Understanding and Healing Internalized Antisemitism

Ellie Glickman, Co-Editor-in-Chief

HBHA students and faculty embrace their pride in being Jewish. Photo by Ellie Glickman

I, like many HBHA readers, grew up inside of the “Jewish bubble.” My whole life I went to Jewish day school, summer camp, and regularly attended synagogue. I have participated in countless combating-antisemitism workshops, lessons, and seminars, but one conversation that is never brought up is the antisemitic rhetoric within Jewish circles. 


This phenomenon is known as internalized antisemitism. Internalized oppression, a phrase used to describe the beliefs and behaviors marginalized people have been socialized to accept, has been a social justice term since the 1980s. 


Director of Education and Programs for American Jewish Committee – Jewish Community Relations Bureau (AJC-JCRB), Sarah Markowitz, describes antisemitism as the oldest hatred. She says it is rooted into “societies worldwide, including our own here in the United States.”


Markowitz says antisemitic tropes such as stereotypes about Jewish wealth, power, and greed perpetuate antisemitism, the oldest form of hatred. She says that these stereotypes create “what people think Jews are.” She said that it is natural for young Jews to grow up hearing this rhetoric and use it to form their identity subconsciously. 

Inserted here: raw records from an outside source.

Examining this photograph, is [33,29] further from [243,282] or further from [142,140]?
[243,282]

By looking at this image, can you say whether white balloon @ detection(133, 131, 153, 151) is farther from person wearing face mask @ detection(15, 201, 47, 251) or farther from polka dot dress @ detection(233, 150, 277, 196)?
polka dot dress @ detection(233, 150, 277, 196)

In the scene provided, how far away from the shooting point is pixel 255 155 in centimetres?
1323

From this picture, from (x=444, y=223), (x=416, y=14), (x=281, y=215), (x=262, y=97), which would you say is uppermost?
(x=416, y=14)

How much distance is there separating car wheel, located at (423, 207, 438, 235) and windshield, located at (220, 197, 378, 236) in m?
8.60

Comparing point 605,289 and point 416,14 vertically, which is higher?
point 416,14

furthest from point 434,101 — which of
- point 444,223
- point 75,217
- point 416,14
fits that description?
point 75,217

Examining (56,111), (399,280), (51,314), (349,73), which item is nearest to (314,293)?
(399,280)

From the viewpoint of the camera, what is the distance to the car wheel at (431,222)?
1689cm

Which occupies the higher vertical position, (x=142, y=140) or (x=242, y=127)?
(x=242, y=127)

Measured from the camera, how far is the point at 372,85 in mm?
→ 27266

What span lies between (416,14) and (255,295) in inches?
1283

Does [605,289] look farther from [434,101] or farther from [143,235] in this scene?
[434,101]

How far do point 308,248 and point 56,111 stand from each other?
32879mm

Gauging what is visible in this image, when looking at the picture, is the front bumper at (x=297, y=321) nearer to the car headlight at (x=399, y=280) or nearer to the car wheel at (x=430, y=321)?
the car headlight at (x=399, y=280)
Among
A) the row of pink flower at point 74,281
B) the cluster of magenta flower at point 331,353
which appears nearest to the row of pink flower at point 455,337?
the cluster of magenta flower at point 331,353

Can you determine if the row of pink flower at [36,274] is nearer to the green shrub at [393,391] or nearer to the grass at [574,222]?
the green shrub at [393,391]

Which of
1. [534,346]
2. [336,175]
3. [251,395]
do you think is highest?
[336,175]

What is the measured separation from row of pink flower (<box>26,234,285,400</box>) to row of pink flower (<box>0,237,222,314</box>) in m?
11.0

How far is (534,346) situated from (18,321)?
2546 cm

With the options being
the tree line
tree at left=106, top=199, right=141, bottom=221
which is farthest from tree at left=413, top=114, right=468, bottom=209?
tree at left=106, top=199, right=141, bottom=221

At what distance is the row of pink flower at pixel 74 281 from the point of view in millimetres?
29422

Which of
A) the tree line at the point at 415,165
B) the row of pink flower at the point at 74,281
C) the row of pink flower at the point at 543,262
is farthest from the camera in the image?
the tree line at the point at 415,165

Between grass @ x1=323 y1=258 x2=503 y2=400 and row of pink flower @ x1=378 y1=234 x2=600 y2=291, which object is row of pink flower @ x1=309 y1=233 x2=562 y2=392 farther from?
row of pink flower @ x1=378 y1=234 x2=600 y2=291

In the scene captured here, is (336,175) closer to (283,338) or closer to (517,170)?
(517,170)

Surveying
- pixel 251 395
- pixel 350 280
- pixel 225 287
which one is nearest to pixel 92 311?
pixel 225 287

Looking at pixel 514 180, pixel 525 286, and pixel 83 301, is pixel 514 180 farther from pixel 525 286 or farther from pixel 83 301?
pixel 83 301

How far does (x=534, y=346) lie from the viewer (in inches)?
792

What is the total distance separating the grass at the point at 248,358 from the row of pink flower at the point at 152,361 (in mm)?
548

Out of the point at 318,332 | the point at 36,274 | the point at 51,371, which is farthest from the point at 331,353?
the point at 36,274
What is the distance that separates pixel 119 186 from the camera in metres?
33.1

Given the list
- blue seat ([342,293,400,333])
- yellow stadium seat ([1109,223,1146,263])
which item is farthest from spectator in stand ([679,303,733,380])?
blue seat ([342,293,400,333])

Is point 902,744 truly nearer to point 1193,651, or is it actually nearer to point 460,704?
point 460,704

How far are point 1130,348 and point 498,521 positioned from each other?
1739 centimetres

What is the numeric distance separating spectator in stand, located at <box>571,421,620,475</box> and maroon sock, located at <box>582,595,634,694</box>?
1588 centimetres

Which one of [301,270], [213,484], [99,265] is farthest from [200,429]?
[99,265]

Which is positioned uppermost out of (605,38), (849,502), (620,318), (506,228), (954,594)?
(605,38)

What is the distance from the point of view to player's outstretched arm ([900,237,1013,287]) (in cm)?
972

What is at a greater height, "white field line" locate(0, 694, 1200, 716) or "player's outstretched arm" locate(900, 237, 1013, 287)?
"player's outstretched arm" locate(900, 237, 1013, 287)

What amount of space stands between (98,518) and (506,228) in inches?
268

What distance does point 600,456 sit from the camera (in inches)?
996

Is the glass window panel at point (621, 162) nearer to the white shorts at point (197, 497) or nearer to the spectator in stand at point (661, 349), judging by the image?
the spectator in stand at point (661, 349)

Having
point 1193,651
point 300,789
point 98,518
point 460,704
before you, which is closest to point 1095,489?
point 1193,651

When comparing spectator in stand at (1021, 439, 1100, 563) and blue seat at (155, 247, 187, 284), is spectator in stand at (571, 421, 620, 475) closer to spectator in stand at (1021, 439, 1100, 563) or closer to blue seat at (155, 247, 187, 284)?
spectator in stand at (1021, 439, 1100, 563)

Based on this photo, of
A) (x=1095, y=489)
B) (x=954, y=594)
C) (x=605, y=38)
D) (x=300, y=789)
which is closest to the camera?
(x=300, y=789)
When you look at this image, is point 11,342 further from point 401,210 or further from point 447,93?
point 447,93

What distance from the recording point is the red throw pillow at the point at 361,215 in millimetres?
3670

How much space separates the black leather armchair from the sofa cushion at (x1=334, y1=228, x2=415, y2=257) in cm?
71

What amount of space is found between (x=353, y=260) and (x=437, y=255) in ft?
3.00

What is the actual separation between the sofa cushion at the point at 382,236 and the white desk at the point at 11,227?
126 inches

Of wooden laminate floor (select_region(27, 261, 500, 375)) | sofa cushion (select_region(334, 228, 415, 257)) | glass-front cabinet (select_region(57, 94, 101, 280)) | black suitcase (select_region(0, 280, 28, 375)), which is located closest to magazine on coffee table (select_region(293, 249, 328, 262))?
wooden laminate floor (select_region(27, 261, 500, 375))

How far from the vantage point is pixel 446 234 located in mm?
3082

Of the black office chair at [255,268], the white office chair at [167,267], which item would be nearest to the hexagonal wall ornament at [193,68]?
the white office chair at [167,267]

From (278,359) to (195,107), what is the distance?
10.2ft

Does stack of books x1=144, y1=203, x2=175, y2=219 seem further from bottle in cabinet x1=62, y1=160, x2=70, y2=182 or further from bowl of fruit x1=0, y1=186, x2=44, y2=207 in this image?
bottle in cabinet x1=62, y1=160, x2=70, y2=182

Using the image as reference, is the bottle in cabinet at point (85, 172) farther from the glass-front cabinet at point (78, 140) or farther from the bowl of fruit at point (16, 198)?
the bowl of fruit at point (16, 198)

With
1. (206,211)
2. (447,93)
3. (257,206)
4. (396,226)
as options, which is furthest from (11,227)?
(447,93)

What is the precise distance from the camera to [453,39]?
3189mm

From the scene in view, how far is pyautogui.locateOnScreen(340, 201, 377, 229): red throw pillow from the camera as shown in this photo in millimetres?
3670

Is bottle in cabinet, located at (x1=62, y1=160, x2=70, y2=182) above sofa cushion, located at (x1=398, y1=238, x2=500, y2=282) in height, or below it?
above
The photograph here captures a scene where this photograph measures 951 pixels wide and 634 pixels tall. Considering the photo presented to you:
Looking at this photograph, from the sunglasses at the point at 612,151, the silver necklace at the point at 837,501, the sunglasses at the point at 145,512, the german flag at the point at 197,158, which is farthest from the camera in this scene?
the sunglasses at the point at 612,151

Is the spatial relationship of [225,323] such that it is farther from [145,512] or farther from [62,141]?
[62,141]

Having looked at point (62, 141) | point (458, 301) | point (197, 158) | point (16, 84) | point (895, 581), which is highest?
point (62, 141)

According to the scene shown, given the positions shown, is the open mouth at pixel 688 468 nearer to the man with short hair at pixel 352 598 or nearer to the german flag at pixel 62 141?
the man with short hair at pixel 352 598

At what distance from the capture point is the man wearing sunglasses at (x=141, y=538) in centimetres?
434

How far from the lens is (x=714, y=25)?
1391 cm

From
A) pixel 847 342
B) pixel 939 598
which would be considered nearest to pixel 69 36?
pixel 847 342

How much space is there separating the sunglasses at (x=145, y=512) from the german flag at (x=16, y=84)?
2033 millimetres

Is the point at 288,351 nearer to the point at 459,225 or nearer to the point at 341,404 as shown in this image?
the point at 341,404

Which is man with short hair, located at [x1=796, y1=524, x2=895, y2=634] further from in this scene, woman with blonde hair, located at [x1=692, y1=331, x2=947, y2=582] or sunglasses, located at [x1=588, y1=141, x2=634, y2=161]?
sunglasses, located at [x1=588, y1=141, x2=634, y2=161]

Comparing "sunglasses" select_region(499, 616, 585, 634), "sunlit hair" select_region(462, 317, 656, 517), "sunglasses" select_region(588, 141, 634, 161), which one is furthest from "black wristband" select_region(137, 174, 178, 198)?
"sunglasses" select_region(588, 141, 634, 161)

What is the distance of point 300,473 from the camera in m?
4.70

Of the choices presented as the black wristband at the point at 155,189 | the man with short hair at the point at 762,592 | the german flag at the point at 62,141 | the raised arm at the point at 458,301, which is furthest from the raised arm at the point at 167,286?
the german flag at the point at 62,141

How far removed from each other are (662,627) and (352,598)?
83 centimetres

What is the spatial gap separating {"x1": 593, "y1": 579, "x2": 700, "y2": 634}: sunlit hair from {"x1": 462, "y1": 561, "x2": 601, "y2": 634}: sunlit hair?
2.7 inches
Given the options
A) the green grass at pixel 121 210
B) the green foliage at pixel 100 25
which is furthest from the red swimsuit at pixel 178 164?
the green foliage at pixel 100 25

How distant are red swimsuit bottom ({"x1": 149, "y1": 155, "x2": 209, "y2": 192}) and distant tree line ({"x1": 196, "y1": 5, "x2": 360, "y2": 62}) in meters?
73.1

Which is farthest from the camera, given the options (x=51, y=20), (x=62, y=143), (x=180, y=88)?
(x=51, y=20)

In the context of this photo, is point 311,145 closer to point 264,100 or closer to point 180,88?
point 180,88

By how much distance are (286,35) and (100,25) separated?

One way that AJC-JCRB helps tackle internalized antisemitism is through the national Leaders for Tomorrow (LFT) program. LFT chapters are run in Atlanta, Chicago, Detroit, Kansas City, Los Angeles, Long Island, Miami, New England (Boston), Washington, D.C., Westchester/Fairfield, and New York City. The teen leadership fellowship focuses on strengthening Jewish identity and education on combating antisemitism.

AJC-JCRB’s Leaders for Tomorrow (LFT) 2021-2022 graduates. Photo by Sarah Markowitz

I posted on Instagram about internalized antisemitism to see if other people were going through a similar experience and asked if anyone wanted to call to discuss this issue. Four other juniors responded: Ezra Gussin (Northbrook, Ill.), Sophia Lamin (Eagan, Minn.), Ari Birnbaum (Upper West Side, NY.), and Emma Rosenthal (Overland Park, Kan. and fellow HBHA junior), and we scheduled a Zoom call.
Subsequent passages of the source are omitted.